The Story
Why it exists.
The beginning
Rose de Grasse arrived in 2014 as part of Jeanne Arthes's La Ronde des Fleurs collection, four fragrances, each built around a single solinote. The brief was homage. Grasse has grown rose for centuries; its name is practically synonymous with the flower. Rather than chase trend or reach for complexity, the house chose to celebrate that heritage directly. A rose fragrance that wears its Grasse roots without ceremony, pure May rose, from opening to drydown.
What makes the structure interesting is the layering. Hawthorn opens it with a green, almost watery sharpness, not the honeyed rose of many compositions.
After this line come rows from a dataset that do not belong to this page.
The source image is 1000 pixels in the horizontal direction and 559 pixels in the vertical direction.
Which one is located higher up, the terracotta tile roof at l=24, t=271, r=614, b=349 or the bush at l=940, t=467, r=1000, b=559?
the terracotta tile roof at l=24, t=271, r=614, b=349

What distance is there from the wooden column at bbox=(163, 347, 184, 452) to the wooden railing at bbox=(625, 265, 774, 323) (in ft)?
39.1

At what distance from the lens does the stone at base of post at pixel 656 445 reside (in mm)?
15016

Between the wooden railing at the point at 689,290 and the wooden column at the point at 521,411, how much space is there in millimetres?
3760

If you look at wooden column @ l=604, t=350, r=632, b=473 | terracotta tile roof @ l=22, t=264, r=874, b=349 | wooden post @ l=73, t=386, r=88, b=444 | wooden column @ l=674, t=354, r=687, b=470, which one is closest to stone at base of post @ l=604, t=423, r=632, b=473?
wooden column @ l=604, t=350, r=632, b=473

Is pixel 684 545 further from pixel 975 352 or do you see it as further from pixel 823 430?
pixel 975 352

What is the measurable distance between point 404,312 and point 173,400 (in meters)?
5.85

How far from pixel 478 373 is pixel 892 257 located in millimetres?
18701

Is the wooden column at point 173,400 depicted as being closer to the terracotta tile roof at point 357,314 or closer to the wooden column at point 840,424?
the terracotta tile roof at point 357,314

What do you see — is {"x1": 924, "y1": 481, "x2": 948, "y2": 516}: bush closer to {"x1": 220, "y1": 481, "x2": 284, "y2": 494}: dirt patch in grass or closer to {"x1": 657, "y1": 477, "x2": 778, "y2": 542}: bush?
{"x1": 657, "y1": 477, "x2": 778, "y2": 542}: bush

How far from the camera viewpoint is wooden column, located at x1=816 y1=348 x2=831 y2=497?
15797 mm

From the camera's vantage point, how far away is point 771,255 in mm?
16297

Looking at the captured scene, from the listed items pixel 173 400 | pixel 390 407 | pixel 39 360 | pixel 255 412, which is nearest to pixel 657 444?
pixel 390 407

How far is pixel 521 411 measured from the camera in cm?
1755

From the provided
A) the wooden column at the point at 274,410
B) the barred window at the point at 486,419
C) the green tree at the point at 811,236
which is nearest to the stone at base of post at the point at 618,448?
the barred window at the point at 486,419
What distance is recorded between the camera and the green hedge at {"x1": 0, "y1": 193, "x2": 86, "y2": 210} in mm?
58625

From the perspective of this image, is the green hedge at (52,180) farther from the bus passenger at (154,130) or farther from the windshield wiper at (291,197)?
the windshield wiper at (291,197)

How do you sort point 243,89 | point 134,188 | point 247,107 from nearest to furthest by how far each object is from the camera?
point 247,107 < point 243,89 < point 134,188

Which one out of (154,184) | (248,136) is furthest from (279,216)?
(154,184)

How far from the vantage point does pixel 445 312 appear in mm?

Then two roses take over: red rose bringing depth, white rose bringing air. The separation isn't dramatic, but it gives the heart a dimensionality most single-flower fragrances skip. Rose absolute anchors the drydown alongside white musk, keeping everything close to skin without going static.
The evolution
The hawthorn hits first, green, dewy, like cutting stems in a garden at dawn. Within minutes it softens. The rose water underneath rises, bridging the freshness of the opening to the fuller rose heart. Red and white roses arrive together, not competing but layered. The red gives it body; the white keeps it from becoming heavy. This phase lasts the longest, three to four hours of quiet bloom. Then sandalwood settles underneath, and the rose takes on a creamier quality. White musk keeps it intimate, close to skin. Six to eight hours total, moderate sillage, you'll smell it. The room won't.
Cultural impact
Part of a 2014 collection that revisited Grasse's floral heritage. Rose de Grasse sits apart from the contemporary rose fragrances that leaned into modernity, it offers no twists, no unexpected accords, just May rose executed with the quiet confidence of a house that grew up surrounded by the real thing. Wearers who want transparency in their florals tend to find it here.